AIC BEST MODEL: RI_SD (Random intercepts with skill dribbling) showed to be the lowest AIC model. This refers to the estimated prediction error. So the lowest score is the best and therefore the best model for use
Teams like Manchester United and Manchester City are significantly better compared to the average performance after controlling for dribbling skill.

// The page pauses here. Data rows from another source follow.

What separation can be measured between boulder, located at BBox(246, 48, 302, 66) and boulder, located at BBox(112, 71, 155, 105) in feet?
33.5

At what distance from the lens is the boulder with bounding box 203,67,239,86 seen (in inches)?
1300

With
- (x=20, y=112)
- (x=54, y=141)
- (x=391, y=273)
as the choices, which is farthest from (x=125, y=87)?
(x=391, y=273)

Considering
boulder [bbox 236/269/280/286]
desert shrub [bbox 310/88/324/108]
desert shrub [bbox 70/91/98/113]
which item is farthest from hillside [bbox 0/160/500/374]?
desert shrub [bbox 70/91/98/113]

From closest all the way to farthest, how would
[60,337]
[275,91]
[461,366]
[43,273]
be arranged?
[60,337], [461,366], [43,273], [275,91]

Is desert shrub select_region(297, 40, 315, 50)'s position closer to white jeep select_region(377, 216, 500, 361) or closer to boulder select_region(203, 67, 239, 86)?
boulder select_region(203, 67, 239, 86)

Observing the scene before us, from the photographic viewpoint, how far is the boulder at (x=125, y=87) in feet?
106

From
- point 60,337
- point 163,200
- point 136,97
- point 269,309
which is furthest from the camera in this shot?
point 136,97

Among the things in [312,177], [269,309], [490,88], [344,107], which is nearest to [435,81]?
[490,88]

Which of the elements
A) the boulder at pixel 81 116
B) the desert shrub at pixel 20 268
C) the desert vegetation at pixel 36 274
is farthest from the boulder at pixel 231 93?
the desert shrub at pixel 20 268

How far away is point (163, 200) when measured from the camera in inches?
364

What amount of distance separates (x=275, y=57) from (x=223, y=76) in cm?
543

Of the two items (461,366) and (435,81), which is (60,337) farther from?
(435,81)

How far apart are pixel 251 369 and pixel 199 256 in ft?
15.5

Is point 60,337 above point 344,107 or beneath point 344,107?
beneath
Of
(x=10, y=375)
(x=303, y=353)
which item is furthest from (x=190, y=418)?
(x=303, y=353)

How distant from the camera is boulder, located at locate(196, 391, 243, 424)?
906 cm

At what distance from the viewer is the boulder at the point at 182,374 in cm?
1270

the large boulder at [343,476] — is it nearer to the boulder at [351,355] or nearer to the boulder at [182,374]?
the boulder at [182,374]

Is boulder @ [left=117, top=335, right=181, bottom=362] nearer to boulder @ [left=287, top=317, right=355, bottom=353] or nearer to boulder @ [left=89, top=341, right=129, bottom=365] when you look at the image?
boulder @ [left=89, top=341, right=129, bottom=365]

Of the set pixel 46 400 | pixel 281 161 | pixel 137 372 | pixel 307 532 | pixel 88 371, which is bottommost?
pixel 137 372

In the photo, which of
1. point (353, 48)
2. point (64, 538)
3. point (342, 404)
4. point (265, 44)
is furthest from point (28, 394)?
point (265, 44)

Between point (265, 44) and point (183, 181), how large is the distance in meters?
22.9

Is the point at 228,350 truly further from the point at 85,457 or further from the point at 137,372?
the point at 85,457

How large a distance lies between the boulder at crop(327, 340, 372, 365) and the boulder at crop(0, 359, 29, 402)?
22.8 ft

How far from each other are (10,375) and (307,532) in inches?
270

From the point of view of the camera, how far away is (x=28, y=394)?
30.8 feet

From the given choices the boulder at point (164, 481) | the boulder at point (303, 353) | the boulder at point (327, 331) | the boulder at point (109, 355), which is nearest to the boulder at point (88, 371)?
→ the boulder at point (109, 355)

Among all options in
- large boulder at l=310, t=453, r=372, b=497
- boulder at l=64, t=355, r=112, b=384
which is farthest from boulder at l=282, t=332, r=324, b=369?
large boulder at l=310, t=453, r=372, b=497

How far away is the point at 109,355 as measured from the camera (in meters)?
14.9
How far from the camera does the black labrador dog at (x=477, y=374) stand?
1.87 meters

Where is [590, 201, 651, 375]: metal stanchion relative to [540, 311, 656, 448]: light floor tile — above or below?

This variation reflects different playing styles, strategies, or even team dynamics that affect their performance independently of individual dribbling skills.
The random effects show how much each team’s performance deviates from the league average while accounting for individual player skills (skill_dribbling), emphasizing the importance of both team-level differences and individual skill in predicting overall performance.